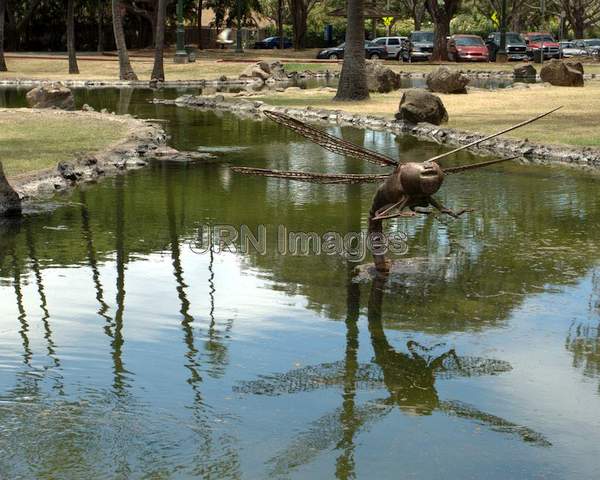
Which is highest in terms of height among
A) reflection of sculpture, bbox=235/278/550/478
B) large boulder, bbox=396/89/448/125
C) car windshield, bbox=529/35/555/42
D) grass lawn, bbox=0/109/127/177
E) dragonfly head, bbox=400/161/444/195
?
car windshield, bbox=529/35/555/42

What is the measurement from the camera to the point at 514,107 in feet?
101

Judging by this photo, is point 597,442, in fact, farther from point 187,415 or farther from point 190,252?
point 190,252

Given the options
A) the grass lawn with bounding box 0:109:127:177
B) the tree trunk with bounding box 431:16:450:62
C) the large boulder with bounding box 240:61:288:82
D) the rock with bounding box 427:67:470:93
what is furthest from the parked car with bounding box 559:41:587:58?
the grass lawn with bounding box 0:109:127:177

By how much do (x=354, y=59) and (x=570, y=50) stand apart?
108 feet

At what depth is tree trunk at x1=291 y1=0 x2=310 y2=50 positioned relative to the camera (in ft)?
230

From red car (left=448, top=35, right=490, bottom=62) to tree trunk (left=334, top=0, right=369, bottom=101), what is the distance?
25.1m

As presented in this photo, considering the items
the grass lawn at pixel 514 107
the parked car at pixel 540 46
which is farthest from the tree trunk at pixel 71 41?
the parked car at pixel 540 46

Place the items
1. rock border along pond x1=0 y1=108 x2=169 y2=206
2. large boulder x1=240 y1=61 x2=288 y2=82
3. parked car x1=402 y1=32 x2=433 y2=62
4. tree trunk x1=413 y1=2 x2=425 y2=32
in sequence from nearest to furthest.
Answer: rock border along pond x1=0 y1=108 x2=169 y2=206
large boulder x1=240 y1=61 x2=288 y2=82
parked car x1=402 y1=32 x2=433 y2=62
tree trunk x1=413 y1=2 x2=425 y2=32

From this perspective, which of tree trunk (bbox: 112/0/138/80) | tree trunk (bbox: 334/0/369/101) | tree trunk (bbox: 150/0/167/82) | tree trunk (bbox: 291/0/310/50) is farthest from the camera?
tree trunk (bbox: 291/0/310/50)

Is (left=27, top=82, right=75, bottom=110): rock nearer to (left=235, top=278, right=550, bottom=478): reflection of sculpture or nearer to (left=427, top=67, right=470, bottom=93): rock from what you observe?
(left=427, top=67, right=470, bottom=93): rock

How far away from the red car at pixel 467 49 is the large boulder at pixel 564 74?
18.0 metres

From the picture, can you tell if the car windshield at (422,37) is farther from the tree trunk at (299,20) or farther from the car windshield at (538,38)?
the tree trunk at (299,20)

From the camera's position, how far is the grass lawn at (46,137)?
19.0 metres

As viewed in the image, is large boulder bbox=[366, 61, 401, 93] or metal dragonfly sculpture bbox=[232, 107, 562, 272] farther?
large boulder bbox=[366, 61, 401, 93]
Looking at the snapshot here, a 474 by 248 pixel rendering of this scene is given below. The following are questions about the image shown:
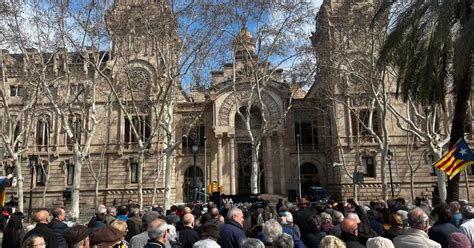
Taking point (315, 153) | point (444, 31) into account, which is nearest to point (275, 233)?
point (444, 31)

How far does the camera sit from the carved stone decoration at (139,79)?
2733 centimetres

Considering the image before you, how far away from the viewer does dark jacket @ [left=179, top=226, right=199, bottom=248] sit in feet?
20.4

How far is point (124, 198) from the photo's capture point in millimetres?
32781

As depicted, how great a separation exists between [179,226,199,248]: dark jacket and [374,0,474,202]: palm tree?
9.14 meters

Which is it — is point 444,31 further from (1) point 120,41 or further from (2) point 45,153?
(2) point 45,153

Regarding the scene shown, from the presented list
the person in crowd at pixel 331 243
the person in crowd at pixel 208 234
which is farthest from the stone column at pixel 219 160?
the person in crowd at pixel 331 243

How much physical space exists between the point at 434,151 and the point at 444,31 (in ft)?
26.7

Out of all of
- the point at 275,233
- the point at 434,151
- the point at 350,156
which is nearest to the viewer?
the point at 275,233

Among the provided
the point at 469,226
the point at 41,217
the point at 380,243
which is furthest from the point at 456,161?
the point at 41,217

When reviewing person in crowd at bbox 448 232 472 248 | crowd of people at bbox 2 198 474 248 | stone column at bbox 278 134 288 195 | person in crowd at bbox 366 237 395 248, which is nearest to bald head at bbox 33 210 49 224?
crowd of people at bbox 2 198 474 248

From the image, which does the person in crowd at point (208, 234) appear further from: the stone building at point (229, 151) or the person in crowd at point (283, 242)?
the stone building at point (229, 151)

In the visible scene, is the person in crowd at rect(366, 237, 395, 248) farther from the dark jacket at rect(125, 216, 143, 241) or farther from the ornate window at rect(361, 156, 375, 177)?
the ornate window at rect(361, 156, 375, 177)

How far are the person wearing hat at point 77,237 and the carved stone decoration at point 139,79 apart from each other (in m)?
21.4

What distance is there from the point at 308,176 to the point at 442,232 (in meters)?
30.5
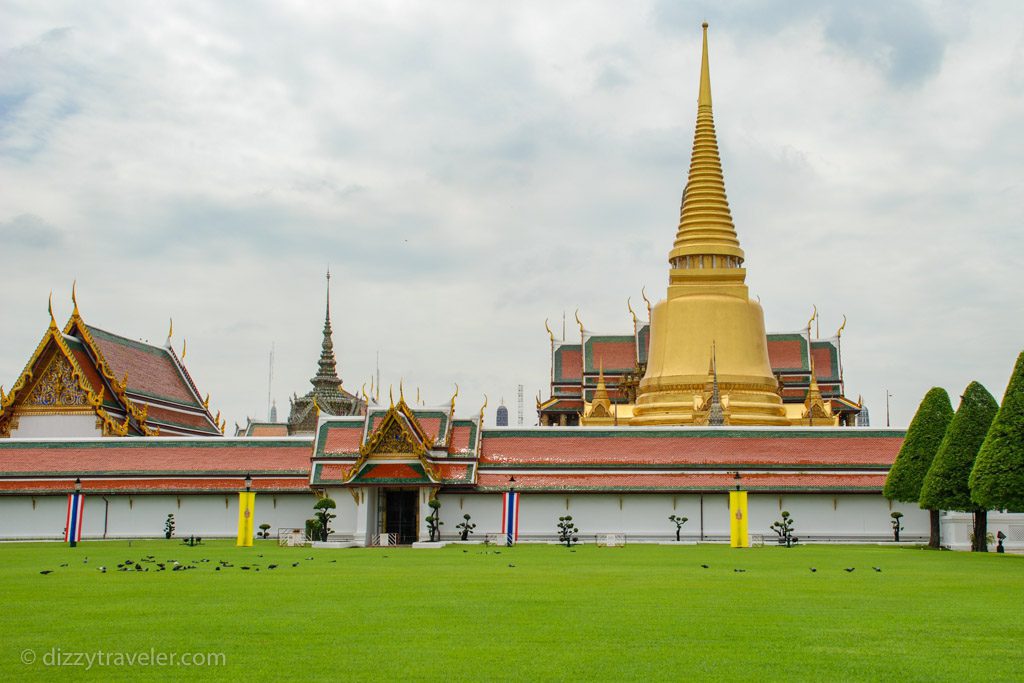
------------------------------------------------------------
## CONSIGNE:
Relevez, s'il vous plaît, toutes les lignes ci-dessus qui contiennent le mot « grass ». Respectez la casse.

## RÉPONSE COMPLÈTE:
D) grass lawn, bbox=0/109/127/177
A) the grass lawn with bounding box 0:109:127:177
the grass lawn with bounding box 0:109:127:177
the grass lawn at pixel 514 107
From the camera's position, how far is the grass lawn at (46,137)?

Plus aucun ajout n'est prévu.